Question

In the arrangement shown in the figure, mass of the block $B$ and $A$ are $2m$, $8m$ respectively. Surface between $B$ and the floor is smooth. The block $B$ is connected to block $C$ by means of a pulley. If the whole system is released from rest, then find the minimum value of mass of block $C$ so that the block $A$ remains stationary with respect to $B$. Given coefficient of static friction between $A$ and $B$ is $\mu$ and pulley is ideal.

• A. $\frac{m}{\mu }$
• B. $\frac{2m}{\mu +1}$
• C. $\frac{10m}{\mu }$
• D. $\frac{10m}{\mu -1}$

Answer 1

The correct option is D $\frac{10m}{\mu -1}$

Assume the acceleration of system is $a$. Hence to maintain string constraint, $a_B=a_C=a$ and if block $A$ remains stationary w.r.t block B, then $a_A=a_B=a$
FBD of block $A$:


Applying equilibrium condition on $A$ from frame of block $B$ in horizontal direction.
$N=8ma...\left(i\right)$
Equilibrium condition in vertical direction,
$f_s=8mg....\left(ii\right)$
But $f_s=\mu N...\left(iii\right)$ (limiting condition for minimum value of block $C$)
From Eq $\left(i\right),\left(ii\right)\&\left(iii\right)$
$8mg=\mu \times \left(8ma\right)$
$\therefore a=\frac{g}{\mu }...\left(iv\right)$

Net pulling force on the system of $A,B,C$ is the weight of block $C$ i.e $m_{1}g$ [assume $m_1$ is the minimum mass of $C$]

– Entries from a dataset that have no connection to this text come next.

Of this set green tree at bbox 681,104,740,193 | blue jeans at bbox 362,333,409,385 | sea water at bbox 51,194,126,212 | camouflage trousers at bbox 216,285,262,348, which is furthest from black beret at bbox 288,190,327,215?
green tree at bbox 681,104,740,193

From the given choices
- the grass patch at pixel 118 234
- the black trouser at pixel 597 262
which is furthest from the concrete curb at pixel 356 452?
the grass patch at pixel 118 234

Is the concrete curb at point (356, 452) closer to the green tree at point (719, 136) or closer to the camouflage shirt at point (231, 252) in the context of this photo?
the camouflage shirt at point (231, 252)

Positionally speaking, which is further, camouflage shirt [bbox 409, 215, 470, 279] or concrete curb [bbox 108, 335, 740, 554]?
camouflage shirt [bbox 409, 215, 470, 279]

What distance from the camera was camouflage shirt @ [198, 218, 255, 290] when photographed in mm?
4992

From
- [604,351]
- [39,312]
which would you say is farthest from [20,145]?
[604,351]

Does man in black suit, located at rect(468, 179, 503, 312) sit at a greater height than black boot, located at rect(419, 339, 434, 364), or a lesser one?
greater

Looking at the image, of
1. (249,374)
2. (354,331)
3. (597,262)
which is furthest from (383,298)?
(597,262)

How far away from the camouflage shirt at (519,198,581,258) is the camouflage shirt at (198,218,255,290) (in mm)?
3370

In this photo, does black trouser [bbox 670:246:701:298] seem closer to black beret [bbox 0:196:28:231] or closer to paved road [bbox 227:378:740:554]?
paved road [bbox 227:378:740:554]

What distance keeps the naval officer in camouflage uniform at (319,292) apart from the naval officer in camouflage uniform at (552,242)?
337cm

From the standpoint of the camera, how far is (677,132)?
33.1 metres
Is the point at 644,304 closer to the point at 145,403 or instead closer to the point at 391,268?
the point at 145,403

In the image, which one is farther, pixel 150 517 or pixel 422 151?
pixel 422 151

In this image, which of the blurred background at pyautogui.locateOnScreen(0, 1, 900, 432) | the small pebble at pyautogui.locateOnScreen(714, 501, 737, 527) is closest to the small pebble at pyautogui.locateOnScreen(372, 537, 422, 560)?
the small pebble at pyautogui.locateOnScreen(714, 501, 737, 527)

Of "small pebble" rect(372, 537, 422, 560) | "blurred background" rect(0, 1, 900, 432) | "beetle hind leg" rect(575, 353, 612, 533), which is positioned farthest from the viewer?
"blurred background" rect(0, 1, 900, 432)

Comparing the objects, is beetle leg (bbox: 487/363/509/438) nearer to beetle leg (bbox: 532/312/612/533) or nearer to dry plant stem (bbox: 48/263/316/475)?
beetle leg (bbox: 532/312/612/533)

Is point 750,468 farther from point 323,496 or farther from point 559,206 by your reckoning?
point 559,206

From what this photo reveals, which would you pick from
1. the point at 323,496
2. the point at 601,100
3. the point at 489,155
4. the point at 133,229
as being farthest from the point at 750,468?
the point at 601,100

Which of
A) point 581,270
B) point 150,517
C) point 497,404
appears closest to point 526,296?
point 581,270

Hence, acceleration $a$ of system can be written as:
$F=ma$
$m_{1}g=(m_1+2m+8m)a$
From eqn. $\left(iv\right)$,
$m_{1}g=(10m+m_1)\times \left(\frac{g}{\mu }\right)$
$\mu m_1=10m+m_1$
$\therefore m_1=\frac{10m}{\mu -1}$ is the minimum mass of $C$ for $A$ to remain stationary w.r.t $B$.